Sciatica syndrome - When back pain radiates into the leg

"I've got it back with the sciatica" - when Aunt Käthe used to complain in the winter as usual, her crooked posture was imitated behind her back. Decades later, this childhood memory reappears, while hauling boxes hauls a sudden pain in the leg. "Sciatica" is first of all a short form for the sciatic nerve, the longest and thickest nerve in humans. It arises from bilateral plexus lumbosacralis, a network of nerves formed by many spinal nerves at the level of the sacrum. The sciatic nerve pulls on the buttocks and the back of the thigh - whose flexor he supplies - along the popliteal fossa, where it divides into the tibial and calf nerves and thus supplies the muscles and skin of the lower leg and foot.
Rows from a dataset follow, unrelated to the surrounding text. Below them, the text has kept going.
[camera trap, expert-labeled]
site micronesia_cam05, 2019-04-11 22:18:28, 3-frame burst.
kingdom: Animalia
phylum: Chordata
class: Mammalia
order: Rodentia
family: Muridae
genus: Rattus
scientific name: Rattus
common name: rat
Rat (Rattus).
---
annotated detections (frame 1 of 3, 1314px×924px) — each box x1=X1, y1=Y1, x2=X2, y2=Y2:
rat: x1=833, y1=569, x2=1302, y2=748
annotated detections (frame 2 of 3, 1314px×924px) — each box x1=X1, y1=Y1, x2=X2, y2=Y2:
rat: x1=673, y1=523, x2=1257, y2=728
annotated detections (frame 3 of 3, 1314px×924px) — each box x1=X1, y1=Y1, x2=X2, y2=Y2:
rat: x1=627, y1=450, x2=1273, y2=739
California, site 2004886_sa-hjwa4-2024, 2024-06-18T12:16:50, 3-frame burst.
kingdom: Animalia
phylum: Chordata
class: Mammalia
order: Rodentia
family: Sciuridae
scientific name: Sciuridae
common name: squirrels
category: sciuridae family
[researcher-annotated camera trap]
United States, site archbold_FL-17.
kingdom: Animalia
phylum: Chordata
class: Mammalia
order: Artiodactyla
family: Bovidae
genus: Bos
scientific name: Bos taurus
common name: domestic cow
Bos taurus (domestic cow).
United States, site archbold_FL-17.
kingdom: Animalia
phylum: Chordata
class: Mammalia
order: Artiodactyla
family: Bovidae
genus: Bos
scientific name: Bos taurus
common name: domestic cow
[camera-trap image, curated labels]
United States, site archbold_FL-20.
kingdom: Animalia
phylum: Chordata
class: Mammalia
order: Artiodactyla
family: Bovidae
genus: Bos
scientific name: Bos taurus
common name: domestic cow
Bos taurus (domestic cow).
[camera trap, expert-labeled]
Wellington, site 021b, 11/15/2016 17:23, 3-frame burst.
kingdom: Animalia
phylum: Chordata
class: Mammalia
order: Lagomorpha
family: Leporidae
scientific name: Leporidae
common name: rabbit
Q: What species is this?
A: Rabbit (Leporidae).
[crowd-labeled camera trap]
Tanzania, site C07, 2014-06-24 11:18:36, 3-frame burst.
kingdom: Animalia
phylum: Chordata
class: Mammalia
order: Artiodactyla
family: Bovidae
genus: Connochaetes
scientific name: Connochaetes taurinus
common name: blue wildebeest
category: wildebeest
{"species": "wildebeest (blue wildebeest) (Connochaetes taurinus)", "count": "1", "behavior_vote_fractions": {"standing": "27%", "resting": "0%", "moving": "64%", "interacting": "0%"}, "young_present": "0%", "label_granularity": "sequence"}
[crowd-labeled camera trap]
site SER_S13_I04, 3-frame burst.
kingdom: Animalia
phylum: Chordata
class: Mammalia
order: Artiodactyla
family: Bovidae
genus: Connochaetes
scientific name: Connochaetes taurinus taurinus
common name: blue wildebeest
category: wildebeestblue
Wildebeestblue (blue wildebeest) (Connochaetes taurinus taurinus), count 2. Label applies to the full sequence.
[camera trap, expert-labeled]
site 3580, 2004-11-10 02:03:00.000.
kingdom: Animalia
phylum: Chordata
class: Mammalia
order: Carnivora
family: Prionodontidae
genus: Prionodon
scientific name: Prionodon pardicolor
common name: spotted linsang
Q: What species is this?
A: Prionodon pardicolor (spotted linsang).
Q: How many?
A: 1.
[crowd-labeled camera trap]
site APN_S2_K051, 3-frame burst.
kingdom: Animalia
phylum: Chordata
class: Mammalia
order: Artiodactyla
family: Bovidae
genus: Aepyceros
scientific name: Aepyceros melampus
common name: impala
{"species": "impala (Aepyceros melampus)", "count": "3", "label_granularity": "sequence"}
Not infrequently, there are disorders in the course of the sciatic nerve, which can lead to typical pain and failures. This is referred to as ischia syndrome, also commonly abbreviated as "sciatica".

How does an ischial syndrome develop?

By far the most common cause are disorders of the lower lumbar spine. The bony processes on the vertebral bodies connect the adjacent vertebrae with each other. In between are recesses through which the spinal nerves emerge; These parts are also called nerve roots.

If it comes to signs of wear of the discs (as in a herniated disc) and / or the vertebral body, these intervertebral holes can narrow so that the nerve roots are squeezed there. Due to the anatomical conditions, the area at the transition from the lumbar spine to the sacrum is particularly often affected, ie where the nerve root of the sciatic nerve is located. If there is a restriction, abrupt movements, turns, or lifting a heavy load can cause a complaint.

Other triggers for the nerve irritation are cool drafts, especially after soaking (eg when you are sitting on a cold stone with a wet swimming trunks) or the pressure on the nerve fibers by a tumor in the pelvis or by the unborn baby during pregnancy. Rarer causes are nerve inflammation, for example due to infections such as shingles, damage in the context of chronic diseases such as diabetes mellitus and rheumatism or bone injuries of the hip.